Indonesia is working on a second stimulus package to shore up South-east Asia’s biggest economy, adding to the central bank’s aggressive moves to counter the impact of the coronavirus on financial markets.

Indonesia is working on a second stimulus package to shore up South-east Asia’s biggest economy, adding to the central bank’s aggressive moves to counter the impact of the coronavirus on financial markets.

A new tranche of fiscal measures would be “sizeable” and “bigger” than the first one of 10.3 trillion rupiah (S$1 billion) announced last week, Coordinating Minister for the Economy Airlangga Hartarto said in an interview on Monday.

“We still need to inject more stimulus,” he added.

Indonesia confirmed its first two cases of the virus on Monday, roiling financial markets and spurring the central bank to action. It pledged to buy more bonds – adding to the US$6 billion (S$8.4 billion) spent last month to stem the market rout – and announced a cut to banks’ reserve requirements to pump more liquidity into the financial system.

The rupiah tumbled 4.6 per cent against the US dollar last month, making it Asia’s worst-performing currency. The benchmark 10-year yield surged 27 basis points over the same period as foreign investors sold in the rout. Global funds sold US$1.9 billion of Indonesian debt last month, the most since June 2013.

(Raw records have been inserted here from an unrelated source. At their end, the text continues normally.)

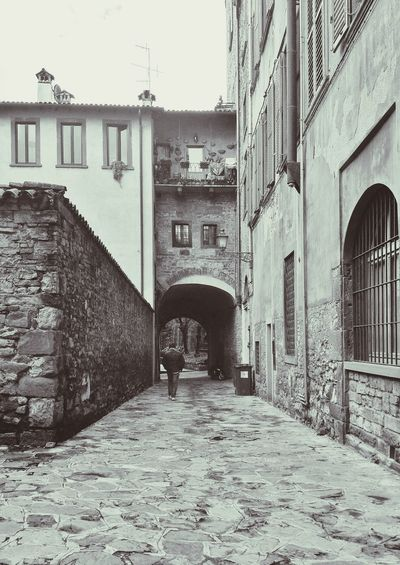 Alley with buildings in background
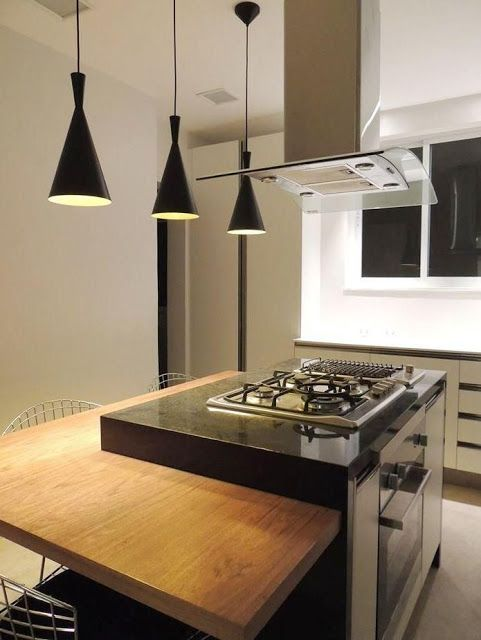 Decoração de cozinha com três luminárias suspensas.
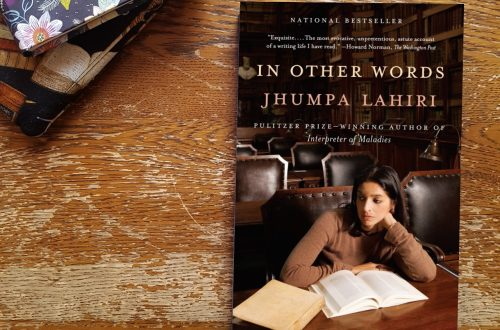 In Other Words by Jhumpa Lahiri against a wooden backdrop with a pile of books/journals in upper left corner.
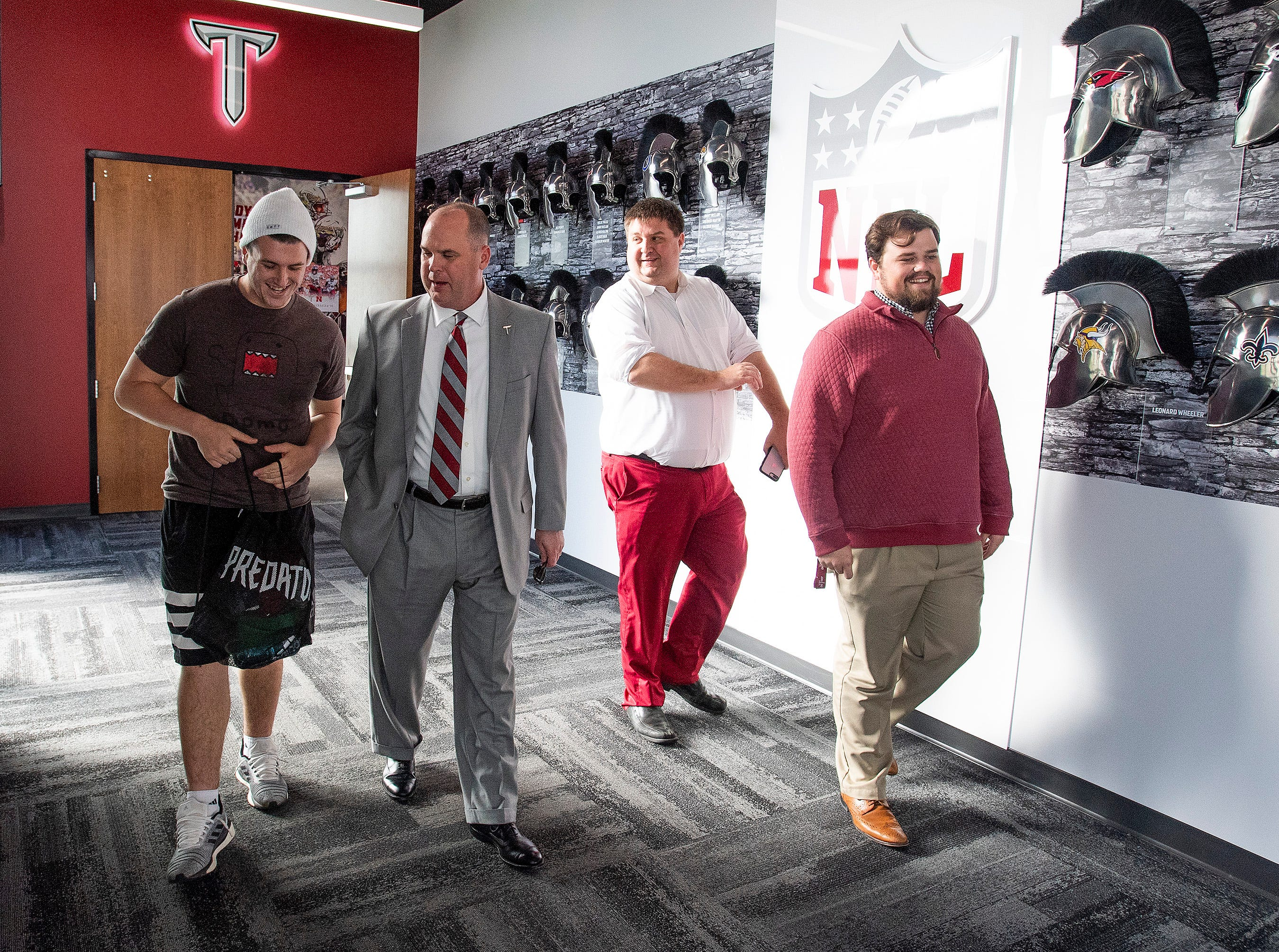 New Troy University Head Football Coach Chip Lindsey talks with Tyler Sumpter on the Troy campus in Troy, Ala., on Friday January 11, 2019.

Jakarta’s stock market came close to entering bear territory on Monday, with losses nearing 20 per cent from a record high in February 2018. Foreigners have already pulled almost US$360 million from Indonesia’s equity funds this year.

Indonesia’s new fiscal package would include spending not included in the budget, Mr Airlangga said, implying the deficit may widen from an original target of 1.76 per cent of gross domestic product. The government will aim to help middle-income earners this time around, after allocating 4.6 trillion rupiah for low-income households in last week’s measures, he said.

Similar to elsewhere in the region, Indonesia’s exports, tourism and investment are taking a knock from the spread of the virus. Mr Airlangga said the government now estimated economic growth would slow to 4.7 per cent in the first quarter, which would be the weakest pace since 2009, amid the global financial crisis.

Growth has been hovering around the 5 per cent level for several years now, reaching 5.02 per cent last year. The central bank has trimmed its forecast for this year to 5 to 5.4 per cent, from 5.1 to 5.5 per cent earlier. When he was first elected in 2014, President Joko Widodo promised to lift economic growth to 7 per cent.

Indonesia’s policy response to the virus will also include a streamlining of export processes, with certifications and other documents to be handled at ports of shipment, and cuts to import duties on a range of goods, the minister said.

The government remains optimistic that the economy will recover, with Mr Airlangga pointing to the improvement in Indonesia’s factory output last month.

Data on Monday showed the Purchasing Managers’ Index (PMI) rose to 51.9 last month from 49.3 in January, indicating a shift from contraction to expansion, even as PMI for China plunged to a record low.

“This is as simple as saying actually the production of China has almost shut down,” the minister said. “The expansion in the Indonesian manufacturing sector is an opportunity for Indonesia to fill the gap that is not supplied by China.”